** THE DATA **
:::::

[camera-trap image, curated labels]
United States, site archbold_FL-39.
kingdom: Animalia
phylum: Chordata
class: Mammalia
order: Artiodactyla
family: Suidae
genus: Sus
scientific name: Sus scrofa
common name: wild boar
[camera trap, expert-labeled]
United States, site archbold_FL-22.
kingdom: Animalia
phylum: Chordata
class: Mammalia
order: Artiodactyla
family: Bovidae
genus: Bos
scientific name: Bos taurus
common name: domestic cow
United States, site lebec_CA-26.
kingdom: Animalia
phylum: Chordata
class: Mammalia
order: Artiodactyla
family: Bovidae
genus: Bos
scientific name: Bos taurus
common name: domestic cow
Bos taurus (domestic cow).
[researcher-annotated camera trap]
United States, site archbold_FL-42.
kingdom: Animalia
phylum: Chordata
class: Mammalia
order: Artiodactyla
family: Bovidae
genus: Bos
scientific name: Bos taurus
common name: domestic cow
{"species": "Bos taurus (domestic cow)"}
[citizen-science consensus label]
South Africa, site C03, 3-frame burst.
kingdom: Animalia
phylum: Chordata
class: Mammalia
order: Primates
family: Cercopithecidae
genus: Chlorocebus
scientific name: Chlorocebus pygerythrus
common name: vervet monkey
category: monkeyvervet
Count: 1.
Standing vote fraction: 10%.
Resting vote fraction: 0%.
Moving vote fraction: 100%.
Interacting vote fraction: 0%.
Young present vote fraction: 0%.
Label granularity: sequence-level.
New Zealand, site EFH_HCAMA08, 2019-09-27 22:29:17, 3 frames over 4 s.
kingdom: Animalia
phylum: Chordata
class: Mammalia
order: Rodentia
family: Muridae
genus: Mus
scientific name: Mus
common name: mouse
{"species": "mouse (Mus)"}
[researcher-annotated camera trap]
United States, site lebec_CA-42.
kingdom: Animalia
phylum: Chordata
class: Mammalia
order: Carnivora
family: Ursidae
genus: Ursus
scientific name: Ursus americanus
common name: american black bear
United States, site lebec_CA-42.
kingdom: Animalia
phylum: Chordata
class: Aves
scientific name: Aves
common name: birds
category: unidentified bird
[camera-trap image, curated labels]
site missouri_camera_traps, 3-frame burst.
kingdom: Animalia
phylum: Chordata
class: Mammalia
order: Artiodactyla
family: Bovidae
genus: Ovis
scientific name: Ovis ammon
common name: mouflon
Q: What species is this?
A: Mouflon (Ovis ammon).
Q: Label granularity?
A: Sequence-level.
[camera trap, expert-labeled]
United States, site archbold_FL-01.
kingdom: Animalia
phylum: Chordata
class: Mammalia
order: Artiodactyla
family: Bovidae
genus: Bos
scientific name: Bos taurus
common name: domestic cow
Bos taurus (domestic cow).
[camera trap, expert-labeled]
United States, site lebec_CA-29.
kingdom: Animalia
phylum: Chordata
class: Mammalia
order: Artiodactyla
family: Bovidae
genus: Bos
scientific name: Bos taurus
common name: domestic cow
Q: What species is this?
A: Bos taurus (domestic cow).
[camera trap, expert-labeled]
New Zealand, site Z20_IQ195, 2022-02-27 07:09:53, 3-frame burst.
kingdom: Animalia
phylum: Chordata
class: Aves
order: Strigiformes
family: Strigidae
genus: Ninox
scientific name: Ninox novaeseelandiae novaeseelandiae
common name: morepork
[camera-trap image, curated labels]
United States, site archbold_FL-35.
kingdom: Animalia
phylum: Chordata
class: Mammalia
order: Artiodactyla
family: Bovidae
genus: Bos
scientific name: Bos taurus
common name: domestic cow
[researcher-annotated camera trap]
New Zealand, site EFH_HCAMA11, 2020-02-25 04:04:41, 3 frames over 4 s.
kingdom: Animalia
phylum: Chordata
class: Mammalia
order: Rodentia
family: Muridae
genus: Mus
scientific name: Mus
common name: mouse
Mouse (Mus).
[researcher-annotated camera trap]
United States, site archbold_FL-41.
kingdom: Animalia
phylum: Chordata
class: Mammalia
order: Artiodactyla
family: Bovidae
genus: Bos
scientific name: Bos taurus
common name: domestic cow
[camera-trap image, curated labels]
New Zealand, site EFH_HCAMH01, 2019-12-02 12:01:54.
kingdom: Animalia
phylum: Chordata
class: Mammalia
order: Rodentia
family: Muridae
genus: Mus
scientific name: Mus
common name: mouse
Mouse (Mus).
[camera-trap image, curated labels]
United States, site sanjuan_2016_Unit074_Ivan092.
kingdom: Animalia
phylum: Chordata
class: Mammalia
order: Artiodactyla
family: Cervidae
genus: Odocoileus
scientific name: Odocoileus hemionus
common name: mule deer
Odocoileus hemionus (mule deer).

:::::

** WHAT THIS TASK INVOLVES **
All records above are to be returned exactly as given.

** PROBLEM SOLUTION **
[camera-trap image, curated labels]
United States, site archbold_FL-39.
kingdom: Animalia
phylum: Chordata
class: Mammalia
order: Artiodactyla
family: Suidae
genus: Sus
scientific name: Sus scrofa
common name: wild boar
[camera trap, expert-labeled]
United States, site archbold_FL-22.
kingdom: Animalia
phylum: Chordata
class: Mammalia
order: Artiodactyla
family: Bovidae
genus: Bos
scientific name: Bos taurus
common name: domestic cow
United States, site lebec_CA-26.
kingdom: Animalia
phylum: Chordata
class: Mammalia
order: Artiodactyla
family: Bovidae
genus: Bos
scientific name: Bos taurus
common name: domestic cow
Bos taurus (domestic cow).
[researcher-annotated camera trap]
United States, site archbold_FL-42.
kingdom: Animalia
phylum: Chordata
class: Mammalia
order: Artiodactyla
family: Bovidae
genus: Bos
scientific name: Bos taurus
common name: domestic cow
{"species": "Bos taurus (domestic cow)"}
[citizen-science consensus label]
South Africa, site C03, 3-frame burst.
kingdom: Animalia
phylum: Chordata
class: Mammalia
order: Primates
family: Cercopithecidae
genus: Chlorocebus
scientific name: Chlorocebus pygerythrus
common name: vervet monkey
category: monkeyvervet
Count: 1.
Standing vote fraction: 10%.
Resting vote fraction: 0%.
Moving vote fraction: 100%.
Interacting vote fraction: 0%.
Young present vote fraction: 0%.
Label granularity: sequence-level.
New Zealand, site EFH_HCAMA08, 2019-09-27 22:29:17, 3 frames over 4 s.
kingdom: Animalia
phylum: Chordata
class: Mammalia
order: Rodentia
family: Muridae
genus: Mus
scientific name: Mus
common name: mouse
{"species": "mouse (Mus)"}
[researcher-annotated camera trap]
United States, site lebec_CA-42.
kingdom: Animalia
phylum: Chordata
class: Mammalia
order: Carnivora
family: Ursidae
genus: Ursus
scientific name: Ursus americanus
common name: american black bear
United States, site lebec_CA-42.
kingdom: Animalia
phylum: Chordata
class: Aves
scientific name: Aves
common name: birds
category: unidentified bird
[camera-trap image, curated labels]
site missouri_camera_traps, 3-frame burst.
kingdom: Animalia
phylum: Chordata
class: Mammalia
order: Artiodactyla
family: Bovidae
genus: Ovis
scientific name: Ovis ammon
common name: mouflon
Q: What species is this?
A: Mouflon (Ovis ammon).
Q: Label granularity?
A: Sequence-level.
[camera trap, expert-labeled]
United States, site archbold_FL-01.
kingdom: Animalia
phylum: Chordata
class: Mammalia
order: Artiodactyla
family: Bovidae
genus: Bos
scientific name: Bos taurus
common name: domestic cow
Bos taurus (domestic cow).
[camera trap, expert-labeled]
United States, site lebec_CA-29.
kingdom: Animalia
phylum: Chordata
class: Mammalia
order: Artiodactyla
family: Bovidae
genus: Bos
scientific name: Bos taurus
common name: domestic cow
Q: What species is this?
A: Bos taurus (domestic cow).
[camera trap, expert-labeled]
New Zealand, site Z20_IQ195, 2022-02-27 07:09:53, 3-frame burst.
kingdom: Animalia
phylum: Chordata
class: Aves
order: Strigiformes
family: Strigidae
genus: Ninox
scientific name: Ninox novaeseelandiae novaeseelandiae
common name: morepork
[camera-trap image, curated labels]
United States, site archbold_FL-35.
kingdom: Animalia
phylum: Chordata
class: Mammalia
order: Artiodactyla
family: Bovidae
genus: Bos
scientific name: Bos taurus
common name: domestic cow
[researcher-annotated camera trap]
New Zealand, site EFH_HCAMA11, 2020-02-25 04:04:41, 3 frames over 4 s.
kingdom: Animalia
phylum: Chordata
class: Mammalia
order: Rodentia
family: Muridae
genus: Mus
scientific name: Mus
common name: mouse
Mouse (Mus).
[researcher-annotated camera trap]
United States, site archbold_FL-41.
kingdom: Animalia
phylum: Chordata
class: Mammalia
order: Artiodactyla
family: Bovidae
genus: Bos
scientific name: Bos taurus
common name: domestic cow
[camera-trap image, curated labels]
New Zealand, site EFH_HCAMH01, 2019-12-02 12:01:54.
kingdom: Animalia
phylum: Chordata
class: Mammalia
order: Rodentia
family: Muridae
genus: Mus
scientific name: Mus
common name: mouse
Mouse (Mus).
[camera-trap image, curated labels]
United States, site sanjuan_2016_Unit074_Ivan092.
kingdom: Animalia
phylum: Chordata
class: Mammalia
order: Artiodactyla
family: Cervidae
genus: Odocoileus
scientific name: Odocoileus hemionus
common name: mule deer
Odocoileus hemionus (mule deer).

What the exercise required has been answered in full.